In the records below, find the line containing "family: Psittaculidae" and the line containing "scientific name: Leptotila plumbeiceps"; please repeat exactly the lines from one to the other, both included, and nothing more.

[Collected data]
=== Begin Enclosure ===

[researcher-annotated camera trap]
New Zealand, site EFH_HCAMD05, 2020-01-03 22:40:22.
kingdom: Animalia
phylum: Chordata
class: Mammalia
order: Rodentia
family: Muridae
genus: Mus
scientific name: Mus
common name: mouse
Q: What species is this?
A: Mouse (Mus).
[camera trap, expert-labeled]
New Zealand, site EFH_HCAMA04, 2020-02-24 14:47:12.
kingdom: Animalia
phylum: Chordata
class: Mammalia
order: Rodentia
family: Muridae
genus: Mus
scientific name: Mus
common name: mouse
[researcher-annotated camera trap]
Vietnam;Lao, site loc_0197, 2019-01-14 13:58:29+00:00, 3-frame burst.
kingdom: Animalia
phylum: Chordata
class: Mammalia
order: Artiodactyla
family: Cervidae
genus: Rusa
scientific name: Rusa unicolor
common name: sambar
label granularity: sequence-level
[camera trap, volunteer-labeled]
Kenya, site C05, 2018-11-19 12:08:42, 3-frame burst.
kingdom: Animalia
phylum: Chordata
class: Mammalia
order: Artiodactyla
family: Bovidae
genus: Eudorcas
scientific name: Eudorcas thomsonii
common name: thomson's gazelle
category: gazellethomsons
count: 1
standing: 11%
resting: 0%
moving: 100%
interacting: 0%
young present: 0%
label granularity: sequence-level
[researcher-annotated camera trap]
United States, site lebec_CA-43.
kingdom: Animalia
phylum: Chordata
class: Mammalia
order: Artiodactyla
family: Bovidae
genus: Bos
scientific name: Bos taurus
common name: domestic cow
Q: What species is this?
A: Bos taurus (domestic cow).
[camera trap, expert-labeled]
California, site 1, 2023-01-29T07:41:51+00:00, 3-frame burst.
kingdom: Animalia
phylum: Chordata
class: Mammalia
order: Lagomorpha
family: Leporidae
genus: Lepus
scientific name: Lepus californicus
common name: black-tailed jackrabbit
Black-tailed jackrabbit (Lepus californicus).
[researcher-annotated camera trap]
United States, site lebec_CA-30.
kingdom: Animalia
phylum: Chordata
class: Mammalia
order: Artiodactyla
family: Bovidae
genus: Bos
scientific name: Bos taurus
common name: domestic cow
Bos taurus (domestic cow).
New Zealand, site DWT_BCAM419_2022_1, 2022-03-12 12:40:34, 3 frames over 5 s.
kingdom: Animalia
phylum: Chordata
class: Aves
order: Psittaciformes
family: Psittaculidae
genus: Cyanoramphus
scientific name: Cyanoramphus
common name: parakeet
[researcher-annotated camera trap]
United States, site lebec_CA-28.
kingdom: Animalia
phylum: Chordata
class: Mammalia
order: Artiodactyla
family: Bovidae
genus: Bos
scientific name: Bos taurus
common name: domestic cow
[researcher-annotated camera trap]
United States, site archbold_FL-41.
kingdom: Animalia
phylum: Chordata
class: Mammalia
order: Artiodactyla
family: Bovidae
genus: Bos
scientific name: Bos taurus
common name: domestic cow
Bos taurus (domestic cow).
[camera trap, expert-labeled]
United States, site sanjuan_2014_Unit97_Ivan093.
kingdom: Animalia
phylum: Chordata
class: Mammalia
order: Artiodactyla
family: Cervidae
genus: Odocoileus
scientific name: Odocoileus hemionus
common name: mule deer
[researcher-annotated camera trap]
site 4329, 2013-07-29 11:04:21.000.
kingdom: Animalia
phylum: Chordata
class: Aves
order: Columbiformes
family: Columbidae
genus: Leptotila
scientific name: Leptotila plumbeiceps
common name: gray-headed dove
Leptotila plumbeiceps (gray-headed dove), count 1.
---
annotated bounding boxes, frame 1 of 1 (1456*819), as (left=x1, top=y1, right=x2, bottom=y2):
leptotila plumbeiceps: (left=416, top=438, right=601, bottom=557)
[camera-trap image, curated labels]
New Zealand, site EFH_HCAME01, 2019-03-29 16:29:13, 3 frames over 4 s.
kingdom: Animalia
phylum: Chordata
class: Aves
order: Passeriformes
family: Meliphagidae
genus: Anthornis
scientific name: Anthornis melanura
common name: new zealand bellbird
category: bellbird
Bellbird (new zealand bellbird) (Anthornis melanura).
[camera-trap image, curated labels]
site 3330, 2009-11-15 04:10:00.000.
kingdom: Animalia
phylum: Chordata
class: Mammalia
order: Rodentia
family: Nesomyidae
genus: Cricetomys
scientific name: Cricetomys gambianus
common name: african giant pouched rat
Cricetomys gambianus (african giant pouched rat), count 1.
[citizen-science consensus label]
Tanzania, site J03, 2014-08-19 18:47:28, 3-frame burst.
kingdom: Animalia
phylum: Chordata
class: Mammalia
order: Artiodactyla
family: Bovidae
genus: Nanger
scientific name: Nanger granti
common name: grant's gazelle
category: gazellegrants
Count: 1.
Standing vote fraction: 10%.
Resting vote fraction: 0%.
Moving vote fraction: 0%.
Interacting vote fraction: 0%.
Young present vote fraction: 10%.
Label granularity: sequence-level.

=== End Enclosure ===

§ **WRITTEN RESPONSE**
family: Psittaculidae
genus: Cyanoramphus
scientific name: Cyanoramphus
common name: parakeet
[researcher-annotated camera trap]
United States, site lebec_CA-28.
kingdom: Animalia
phylum: Chordata
class: Mammalia
order: Artiodactyla
family: Bovidae
genus: Bos
scientific name: Bos taurus
common name: domestic cow
[researcher-annotated camera trap]
United States, site archbold_FL-41.
kingdom: Animalia
phylum: Chordata
class: Mammalia
order: Artiodactyla
family: Bovidae
genus: Bos
scientific name: Bos taurus
common name: domestic cow
Bos taurus (domestic cow).
[camera trap, expert-labeled]
United States, site sanjuan_2014_Unit97_Ivan093.
kingdom: Animalia
phylum: Chordata
class: Mammalia
order: Artiodactyla
family: Cervidae
genus: Odocoileus
scientific name: Odocoileus hemionus
common name: mule deer
[researcher-annotated camera trap]
site 4329, 2013-07-29 11:04:21.000.
kingdom: Animalia
phylum: Chordata
class: Aves
order: Columbiformes
family: Columbidae
genus: Leptotila
scientific name: Leptotila plumbeiceps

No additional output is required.